[Collected data]

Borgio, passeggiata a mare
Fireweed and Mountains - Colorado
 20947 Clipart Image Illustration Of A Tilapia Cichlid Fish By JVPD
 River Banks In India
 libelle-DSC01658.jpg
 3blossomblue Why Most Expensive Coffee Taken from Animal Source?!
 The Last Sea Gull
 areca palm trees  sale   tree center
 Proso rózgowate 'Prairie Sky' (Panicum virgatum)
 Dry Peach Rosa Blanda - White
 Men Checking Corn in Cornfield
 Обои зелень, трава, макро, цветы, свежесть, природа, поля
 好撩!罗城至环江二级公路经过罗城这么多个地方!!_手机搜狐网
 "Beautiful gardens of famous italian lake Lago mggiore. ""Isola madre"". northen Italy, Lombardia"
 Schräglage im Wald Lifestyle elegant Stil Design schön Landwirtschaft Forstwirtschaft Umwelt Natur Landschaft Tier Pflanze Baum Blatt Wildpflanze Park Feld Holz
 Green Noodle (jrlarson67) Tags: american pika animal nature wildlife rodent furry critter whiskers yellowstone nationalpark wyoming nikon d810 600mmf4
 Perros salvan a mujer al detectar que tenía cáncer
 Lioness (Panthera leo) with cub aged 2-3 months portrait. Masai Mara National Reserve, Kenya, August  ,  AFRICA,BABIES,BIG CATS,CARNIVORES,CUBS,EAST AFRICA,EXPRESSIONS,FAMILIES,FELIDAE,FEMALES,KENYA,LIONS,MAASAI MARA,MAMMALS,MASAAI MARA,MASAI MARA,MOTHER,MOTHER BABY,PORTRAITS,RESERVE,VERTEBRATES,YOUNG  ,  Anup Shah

- **Exercise details**
The required output is the stretch of entries above from the line containing "20947 Clipart Image" through the line containing "Perros salvan a", reproduced exactly.

- **Response box**
 20947 Clipart Image Illustration Of A Tilapia Cichlid Fish By JVPD
 River Banks In India
 libelle-DSC01658.jpg
 3blossomblue Why Most Expensive Coffee Taken from Animal Source?!
 The Last Sea Gull
 areca palm trees  sale   tree center
 Proso rózgowate 'Prairie Sky' (Panicum virgatum)
 Dry Peach Rosa Blanda - White
 Men Checking Corn in Cornfield
 Обои зелень, трава, макро, цветы, свежесть, природа, поля
 好撩!罗城至环江二级公路经过罗城这么多个地方!!_手机搜狐网
 "Beautiful gardens of famous italian lake Lago mggiore. ""Isola madre"". northen Italy, Lombardia"
 Schräglage im Wald Lifestyle elegant Stil Design schön Landwirtschaft Forstwirtschaft Umwelt Natur Landschaft Tier Pflanze Baum Blatt Wildpflanze Park Feld Holz
 Green Noodle (jrlarson67) Tags: american pika animal nature wildlife rodent furry critter whiskers yellowstone nationalpark wyoming nikon d810 600mmf4
 Perros salvan a mujer al detectar que tenía cáncer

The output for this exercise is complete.